━━━━━ EXCERPTED TEXT ━━━━━

Boost logo

Boost Users :

From: Victor A. Wagner Jr. (vawjr_at_[hidden])
Date: 2005-06-12 16:00:04


At 07:33 2005-06-12, Tom Browder wrote:
>Victor, my humble tokenizer:
>
> string input_to_be_tokenized;
> istringstream ss;
> string s;
> deque<string> tokens;
> while (input_to_be_tokenized >> ss)
> tokens.push_back(ss);
>
>I made 3 test programs:
> string inp;
> for (int i = 0; i < 10000000; ++i)
> inp += " a";
> // generate a container of tokens from inp with one of three methods:
> // my method (see above)
> // Victor's method
> // Boost, using a separator of (" \n\t")
>
> // if desired, loop over all the tokens using operator[] for the two
> deques, and the iterator for Boost's container
>
>Then I compiled them (gcc 3.4.2, Fedora Core 3, i386):
>
> g++ -pg progN progN.cc
>
>Ran them without the final loop and saved 'gmon.out' as a unique name.
>
>Ran them again with the final loop and saved 'gmon.out' as a unique name.
>
>Ran all six gmon's and saved the outputs to unique files:
>
> gprof progN gmonX > X.prof
>
>The accumulated times (sec) are surprising:
>
> Boost Victor's Mine
> ===== ===== ====
>no loop 1.50 38.84 20.13
>loop 131.91 38.89 23.91

it's difficult to fathom a hand written loop beating the internal
constructor for deque

>
>Granted, I didn't do the tests multiple times, but it seems to me that the
>Boost tokenizer is great if you don't need to iterate through it, but it
>is the pits if you do.

━━━━━ INPUT DATA ━━━━━

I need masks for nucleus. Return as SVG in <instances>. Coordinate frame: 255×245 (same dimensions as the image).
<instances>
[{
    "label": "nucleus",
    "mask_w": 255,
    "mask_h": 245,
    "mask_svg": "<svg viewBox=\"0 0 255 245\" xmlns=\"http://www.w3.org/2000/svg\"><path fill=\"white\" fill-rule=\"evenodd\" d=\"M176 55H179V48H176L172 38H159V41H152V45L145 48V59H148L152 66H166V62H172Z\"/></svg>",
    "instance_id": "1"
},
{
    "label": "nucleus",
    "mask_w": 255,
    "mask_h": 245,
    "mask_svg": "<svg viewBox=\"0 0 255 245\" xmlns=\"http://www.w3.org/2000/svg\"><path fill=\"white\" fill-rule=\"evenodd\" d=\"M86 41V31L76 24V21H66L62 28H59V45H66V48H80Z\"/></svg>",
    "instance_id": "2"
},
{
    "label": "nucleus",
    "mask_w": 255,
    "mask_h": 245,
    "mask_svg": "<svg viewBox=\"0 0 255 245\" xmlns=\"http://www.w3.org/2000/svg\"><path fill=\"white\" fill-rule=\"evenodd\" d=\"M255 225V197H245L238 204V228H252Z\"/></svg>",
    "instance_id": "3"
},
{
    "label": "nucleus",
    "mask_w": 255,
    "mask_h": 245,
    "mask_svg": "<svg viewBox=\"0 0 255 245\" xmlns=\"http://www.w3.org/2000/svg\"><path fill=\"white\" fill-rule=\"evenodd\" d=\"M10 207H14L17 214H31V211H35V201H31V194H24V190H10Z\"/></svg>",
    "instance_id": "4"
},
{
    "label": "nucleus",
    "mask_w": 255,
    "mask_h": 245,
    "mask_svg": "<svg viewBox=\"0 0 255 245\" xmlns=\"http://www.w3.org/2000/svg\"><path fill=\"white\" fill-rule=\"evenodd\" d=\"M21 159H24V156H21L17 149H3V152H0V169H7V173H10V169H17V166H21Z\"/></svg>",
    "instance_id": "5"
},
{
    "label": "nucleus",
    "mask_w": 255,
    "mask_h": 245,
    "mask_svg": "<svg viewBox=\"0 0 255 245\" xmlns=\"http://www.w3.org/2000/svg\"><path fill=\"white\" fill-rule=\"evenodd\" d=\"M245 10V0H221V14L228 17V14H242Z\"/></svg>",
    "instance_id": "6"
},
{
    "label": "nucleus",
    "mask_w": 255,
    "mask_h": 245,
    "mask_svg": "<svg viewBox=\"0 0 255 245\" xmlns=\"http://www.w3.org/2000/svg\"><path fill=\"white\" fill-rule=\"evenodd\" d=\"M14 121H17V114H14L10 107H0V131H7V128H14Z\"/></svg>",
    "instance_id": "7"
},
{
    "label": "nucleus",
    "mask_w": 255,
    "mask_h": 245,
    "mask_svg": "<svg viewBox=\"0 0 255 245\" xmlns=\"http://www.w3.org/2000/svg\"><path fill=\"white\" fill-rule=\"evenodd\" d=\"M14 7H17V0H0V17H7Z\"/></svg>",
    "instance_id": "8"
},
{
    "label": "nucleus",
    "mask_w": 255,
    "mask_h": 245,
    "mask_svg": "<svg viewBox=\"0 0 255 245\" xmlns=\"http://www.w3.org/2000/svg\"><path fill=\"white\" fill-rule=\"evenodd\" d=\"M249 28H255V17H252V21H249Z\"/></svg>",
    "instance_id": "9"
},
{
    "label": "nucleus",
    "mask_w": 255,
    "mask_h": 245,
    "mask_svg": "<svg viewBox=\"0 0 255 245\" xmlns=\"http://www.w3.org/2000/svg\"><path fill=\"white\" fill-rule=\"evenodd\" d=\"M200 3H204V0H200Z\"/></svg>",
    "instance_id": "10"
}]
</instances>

━━━━━

INSTRUCTIONS:
a) List the names of the four variables declared in the tokenizer code of the Boost mailing-list post, the lines that come before "I made 3 test programs".
b) Filter the listing to every line containing the string "instances", with case counting.
The Boost mailing-list post and the listing have no connection to each other.

ANSWER LIST:
a) input_to_be_tokenized, ss, s, tokens

b)
I need masks for nucleus. Return as SVG in <instances>. Coordinate frame: 255×245 (same dimensions as the image).
<instances>
</instances>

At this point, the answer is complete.